Search the entries below for "case" and copy each matching line.

**** INPUT MATERIAL

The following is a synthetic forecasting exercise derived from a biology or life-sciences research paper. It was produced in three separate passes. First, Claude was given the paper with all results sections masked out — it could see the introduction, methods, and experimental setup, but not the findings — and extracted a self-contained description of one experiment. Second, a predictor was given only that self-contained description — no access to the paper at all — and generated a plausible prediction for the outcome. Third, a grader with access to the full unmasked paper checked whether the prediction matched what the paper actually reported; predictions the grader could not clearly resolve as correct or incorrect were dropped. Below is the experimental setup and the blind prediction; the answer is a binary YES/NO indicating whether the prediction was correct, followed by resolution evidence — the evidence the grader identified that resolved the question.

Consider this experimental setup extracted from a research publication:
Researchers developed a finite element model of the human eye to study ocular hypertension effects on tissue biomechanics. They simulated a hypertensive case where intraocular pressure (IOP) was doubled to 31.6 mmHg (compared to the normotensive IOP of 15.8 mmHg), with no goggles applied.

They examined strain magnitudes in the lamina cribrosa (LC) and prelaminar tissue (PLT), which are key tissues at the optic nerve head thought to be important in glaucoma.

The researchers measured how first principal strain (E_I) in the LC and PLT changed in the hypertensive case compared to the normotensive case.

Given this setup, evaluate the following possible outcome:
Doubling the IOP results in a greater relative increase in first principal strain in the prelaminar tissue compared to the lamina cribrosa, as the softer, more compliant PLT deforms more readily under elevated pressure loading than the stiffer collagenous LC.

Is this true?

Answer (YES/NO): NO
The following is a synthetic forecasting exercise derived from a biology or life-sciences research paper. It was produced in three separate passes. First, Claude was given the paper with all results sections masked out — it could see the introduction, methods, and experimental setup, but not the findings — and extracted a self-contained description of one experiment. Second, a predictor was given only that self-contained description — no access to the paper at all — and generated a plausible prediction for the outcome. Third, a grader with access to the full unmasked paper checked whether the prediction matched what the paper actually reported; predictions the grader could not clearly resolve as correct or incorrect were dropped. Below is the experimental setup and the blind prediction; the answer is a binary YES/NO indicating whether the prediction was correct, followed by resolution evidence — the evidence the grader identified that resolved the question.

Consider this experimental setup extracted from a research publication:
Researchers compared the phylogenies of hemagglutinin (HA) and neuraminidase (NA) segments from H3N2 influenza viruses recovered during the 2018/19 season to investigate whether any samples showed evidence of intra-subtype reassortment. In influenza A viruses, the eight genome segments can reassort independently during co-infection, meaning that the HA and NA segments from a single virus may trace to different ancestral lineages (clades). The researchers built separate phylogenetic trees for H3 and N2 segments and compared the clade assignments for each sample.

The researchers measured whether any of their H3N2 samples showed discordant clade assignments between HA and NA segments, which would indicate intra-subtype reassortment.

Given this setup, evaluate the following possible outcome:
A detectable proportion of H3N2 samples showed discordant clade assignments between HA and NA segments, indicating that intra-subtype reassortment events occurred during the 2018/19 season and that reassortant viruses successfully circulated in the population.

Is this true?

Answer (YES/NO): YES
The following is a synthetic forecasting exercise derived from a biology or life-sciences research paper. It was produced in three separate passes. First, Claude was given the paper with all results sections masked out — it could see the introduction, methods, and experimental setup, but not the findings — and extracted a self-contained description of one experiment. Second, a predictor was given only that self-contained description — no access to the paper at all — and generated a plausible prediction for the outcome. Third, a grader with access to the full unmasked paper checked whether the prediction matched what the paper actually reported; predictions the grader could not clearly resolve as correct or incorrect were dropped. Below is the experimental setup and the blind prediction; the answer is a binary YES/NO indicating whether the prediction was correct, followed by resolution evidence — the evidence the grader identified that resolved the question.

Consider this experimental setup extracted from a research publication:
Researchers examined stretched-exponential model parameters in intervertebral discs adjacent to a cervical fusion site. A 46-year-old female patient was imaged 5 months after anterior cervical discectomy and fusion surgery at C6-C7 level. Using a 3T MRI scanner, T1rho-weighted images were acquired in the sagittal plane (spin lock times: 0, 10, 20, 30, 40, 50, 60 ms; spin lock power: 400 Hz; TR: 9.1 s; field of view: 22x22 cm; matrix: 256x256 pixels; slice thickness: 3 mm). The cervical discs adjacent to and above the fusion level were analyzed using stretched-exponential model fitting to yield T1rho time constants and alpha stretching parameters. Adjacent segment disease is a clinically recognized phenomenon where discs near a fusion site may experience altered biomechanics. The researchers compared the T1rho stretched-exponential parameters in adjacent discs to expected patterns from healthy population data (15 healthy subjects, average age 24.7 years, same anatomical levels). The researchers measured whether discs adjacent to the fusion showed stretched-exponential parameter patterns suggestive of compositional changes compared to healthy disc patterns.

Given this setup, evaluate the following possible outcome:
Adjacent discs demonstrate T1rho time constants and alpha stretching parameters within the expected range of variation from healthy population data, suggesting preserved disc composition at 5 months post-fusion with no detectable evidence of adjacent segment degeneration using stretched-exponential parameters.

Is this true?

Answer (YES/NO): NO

********

TASK SOLUTION>
Researchers developed a finite element model of the human eye to study ocular hypertension effects on tissue biomechanics. They simulated a hypertensive case where intraocular pressure (IOP) was doubled to 31.6 mmHg (compared to the normotensive IOP of 15.8 mmHg), with no goggles applied.
The researchers measured how first principal strain (E_I) in the LC and PLT changed in the hypertensive case compared to the normotensive case.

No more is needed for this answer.